**Exercise objective:**
Rewrite everything from the line containing "Of the items" down to the end of the records as a Markdown table with the columns Row and Line. Number each line in Row and leave out blank lines.

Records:

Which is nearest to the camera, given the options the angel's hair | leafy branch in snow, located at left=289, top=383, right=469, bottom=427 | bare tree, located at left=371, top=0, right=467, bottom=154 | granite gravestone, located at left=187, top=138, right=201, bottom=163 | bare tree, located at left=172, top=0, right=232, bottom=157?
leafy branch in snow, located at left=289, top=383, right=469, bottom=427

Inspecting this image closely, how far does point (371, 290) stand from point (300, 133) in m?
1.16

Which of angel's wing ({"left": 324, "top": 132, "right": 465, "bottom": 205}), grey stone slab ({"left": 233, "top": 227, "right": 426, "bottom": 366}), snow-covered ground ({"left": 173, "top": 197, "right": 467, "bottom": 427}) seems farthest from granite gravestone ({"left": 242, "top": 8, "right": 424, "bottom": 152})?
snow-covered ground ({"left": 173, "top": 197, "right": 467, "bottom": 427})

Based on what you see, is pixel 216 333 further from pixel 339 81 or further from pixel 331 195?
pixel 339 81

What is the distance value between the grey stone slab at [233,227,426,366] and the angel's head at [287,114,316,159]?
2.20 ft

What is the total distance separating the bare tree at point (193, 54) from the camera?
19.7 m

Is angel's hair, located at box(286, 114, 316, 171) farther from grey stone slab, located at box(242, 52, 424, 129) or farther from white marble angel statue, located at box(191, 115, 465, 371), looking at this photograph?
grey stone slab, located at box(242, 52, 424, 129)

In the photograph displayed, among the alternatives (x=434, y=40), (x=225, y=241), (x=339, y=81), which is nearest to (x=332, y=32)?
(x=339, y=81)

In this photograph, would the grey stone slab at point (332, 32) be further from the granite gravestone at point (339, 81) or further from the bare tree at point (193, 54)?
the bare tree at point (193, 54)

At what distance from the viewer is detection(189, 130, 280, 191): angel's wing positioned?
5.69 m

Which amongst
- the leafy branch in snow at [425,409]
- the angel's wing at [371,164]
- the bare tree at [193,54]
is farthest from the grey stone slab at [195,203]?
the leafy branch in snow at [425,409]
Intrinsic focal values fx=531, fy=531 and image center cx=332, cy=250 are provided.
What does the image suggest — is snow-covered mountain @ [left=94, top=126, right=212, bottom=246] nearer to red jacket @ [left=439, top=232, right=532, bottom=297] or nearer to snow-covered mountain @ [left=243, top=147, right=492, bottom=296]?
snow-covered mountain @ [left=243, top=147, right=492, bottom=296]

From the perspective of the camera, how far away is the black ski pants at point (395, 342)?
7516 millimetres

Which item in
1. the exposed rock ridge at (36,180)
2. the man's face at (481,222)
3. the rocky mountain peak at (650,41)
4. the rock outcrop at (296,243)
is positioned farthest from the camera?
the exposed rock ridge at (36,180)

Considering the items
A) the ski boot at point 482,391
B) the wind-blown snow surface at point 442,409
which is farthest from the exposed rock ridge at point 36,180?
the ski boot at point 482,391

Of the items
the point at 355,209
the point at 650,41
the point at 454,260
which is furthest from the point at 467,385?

**Expected output:**
| Row | Line |
|---|---|
| 1 | Of the items |
| 2 | the point at 355,209 |
| 3 | the point at 650,41 |
| 4 | the point at 454,260 |
| 5 | which is furthest from the point at 467,385? |